Data excerpt ▸
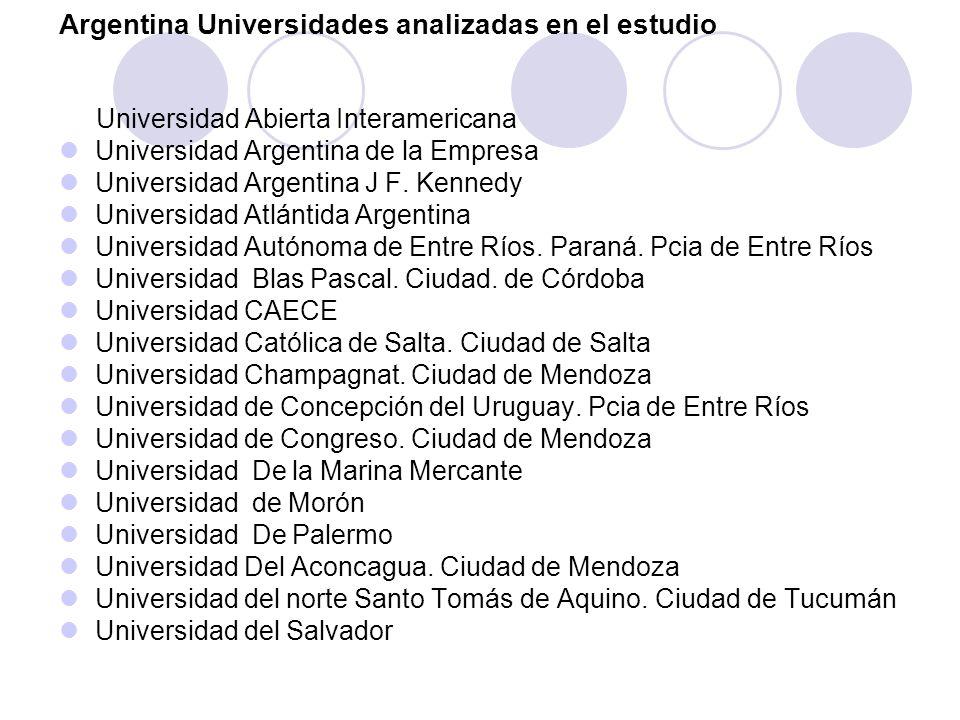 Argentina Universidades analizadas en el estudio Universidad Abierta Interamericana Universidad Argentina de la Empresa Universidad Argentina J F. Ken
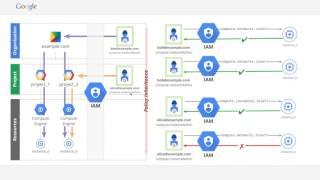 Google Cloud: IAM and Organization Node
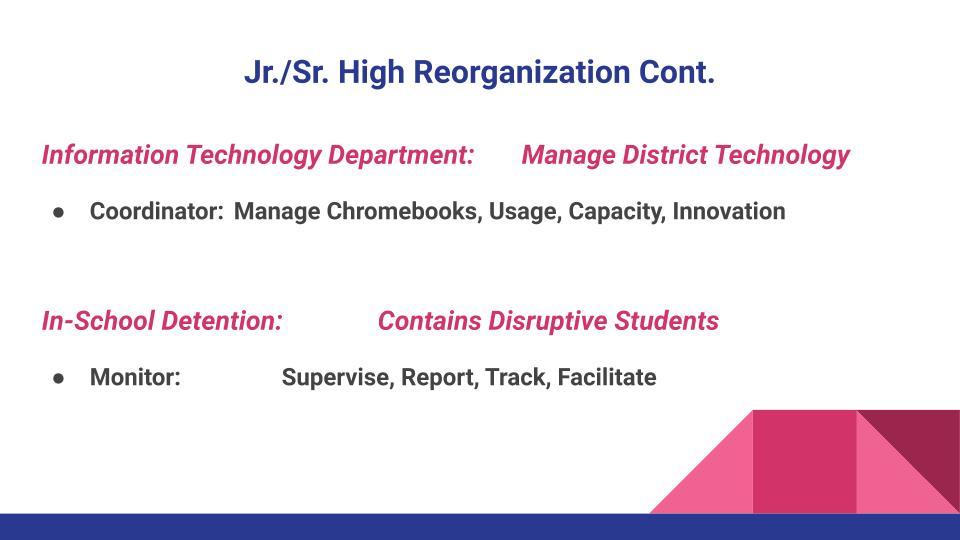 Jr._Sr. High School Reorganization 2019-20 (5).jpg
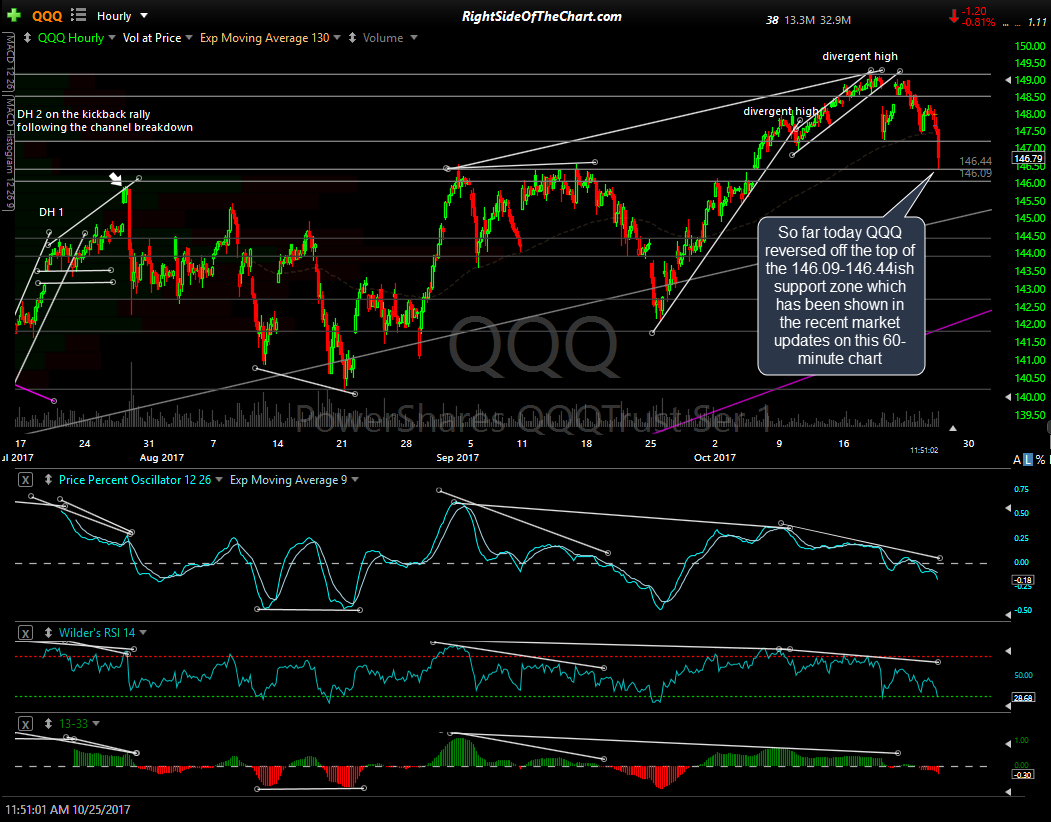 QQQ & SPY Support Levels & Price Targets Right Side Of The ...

Prompt ▸ With the pictures left out, copy exactly the lines from the one containing "Jr._Sr. High School" through the last line of the data.

Completed task ▸
 Jr._Sr. High School Reorganization 2019-20 (5).jpg
 QQQ & SPY Support Levels & Price Targets Right Side Of The ...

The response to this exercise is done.